As it celebrates 100 years, Walter Foster offers a publishing success story for the ages. Its very first instructional manual, How to Draw by Walter T. Foster, has never been out of print and has sold more than three million copies in 23 languages. It also launched a spinoff series of titles and an ever-growing publishing juggernaut of instructional art books and craft kits that have inspired and delighted generations of kids and adults alike.
For Anne Landa, group publisher at the Quarto Group, the enduring appeal of the imprint’s signature title can be attributed to the book’s reader-friendly design—which features simple step-by-step lessons that speak to beginners— as well as the emotional connection readers have to the Walter Foster brand. “We hear repeatedly from our readers, ‘I grew up with Walter Foster books’ or ‘My mother was an artist and had Walter Foster books,’” she says. “People see the large format book and immediately connect it to a moment in time where they enjoyed learning an art technique or discovering an innate artistic talent.”
Today, original, retro-cool copies of How to Draw have even become antique shop and eBay collectibles.
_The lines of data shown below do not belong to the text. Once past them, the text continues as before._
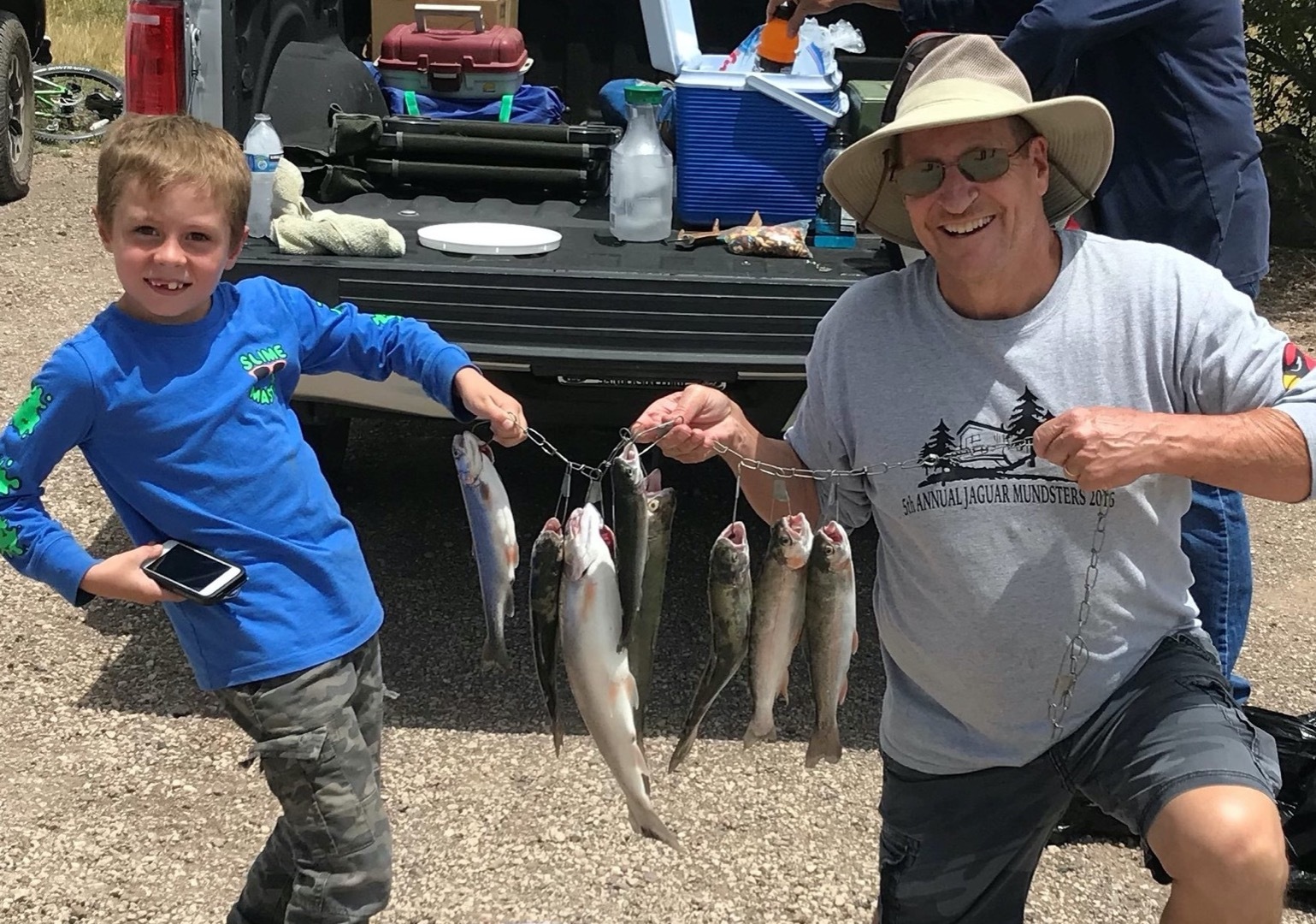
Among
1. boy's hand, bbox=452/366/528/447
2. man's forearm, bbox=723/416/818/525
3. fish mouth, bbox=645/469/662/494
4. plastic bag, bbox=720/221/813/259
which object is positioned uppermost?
plastic bag, bbox=720/221/813/259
All the while, Walter Foster has continued to expand— from beginner’s titles to practical fine art instruction and contemporary arts-and-crafts books—and thrive as part of the Quarto Group. Along the way, there have been plenty of milestones, such as the launch of the kid-focused Walter Foster Jr. imprint; the line’s first big Amazon bestseller, Creative Lettering & Beyond; and an innovative licensing deal that began with Disney in
the late 1990s. “At the time, it was a revolutionary idea,” Landa says. “Nobody was licensing content in the drawing space.”Now aspiring artists can still find How to Draw books featuring classic characters from Disney movies as well as Marvel, Star Wars, and most recently beloved painter Bob Ross.
As popular as its drawing instruction books are, there’s another evergreen category at Walter Foster: craft books and kits, with the imprint recently launching a new line of titles in the needlecraft space. “With so many people working from home, hobbies like embroidery, knitting, crocheting, crossstitching, and push-needle crafts have become more popular,” Landa says. “We saw some of our biggest sales in the early days of the pandemic. Without anywhere to go, people seemed to grow tired of only getting content online and they returned to books. It was like an opportunity to reset themselves and remember the joys associated with holding a physical book filled with beautiful photographs, to learn a new skill, and to create they had made with their own hands.” That said, the publisher recently launched a new website featuring free step-by-step video tutorials and downloadable projects with expert advice from Walter Foster authors, as well as information on all their books and popular series, such as ABC for Me, Art Makers, Artist’s Studio, and Creative & Beyond.
As it marks 100 years, Walter Foster is also taking time to celebrate its authors and add to its prestigious roster. “We wanted to give previously unpublished artists of all disciplines the opportunity to win a book deal,” Landa says. “We invited artists from a range of creative backgrounds to enter our contest, and, by extension, an opportunity to share their knowledge and expertise with beginning and aspiring artists from around the globe.” When asked about the future of Walter Foster, Landa emphasizes the imprint’s continued commitment to supporting the creative arts-and-crafts community. “Our heritage is built upon a solid foundation that combines clear step-by-step instruction with inspirational and aspirational projects,” she says. “Our content ranges from the timeless and evergreen to
the trend-driven and innovative.” She adds that the imprint plans to expand its channels by generating more online visibility, connecting specialist audiences with exciting new titles.
And the latest technology will play a role as well. New titles are set to be published with QR codes that link to video tutorials. “We are thinking about ways we could get involved in NFT art to further our authors’ platforms,” Landa says. “Our passion, creativity, quality, and drive have never been stronger, and we are excited for the next 100.”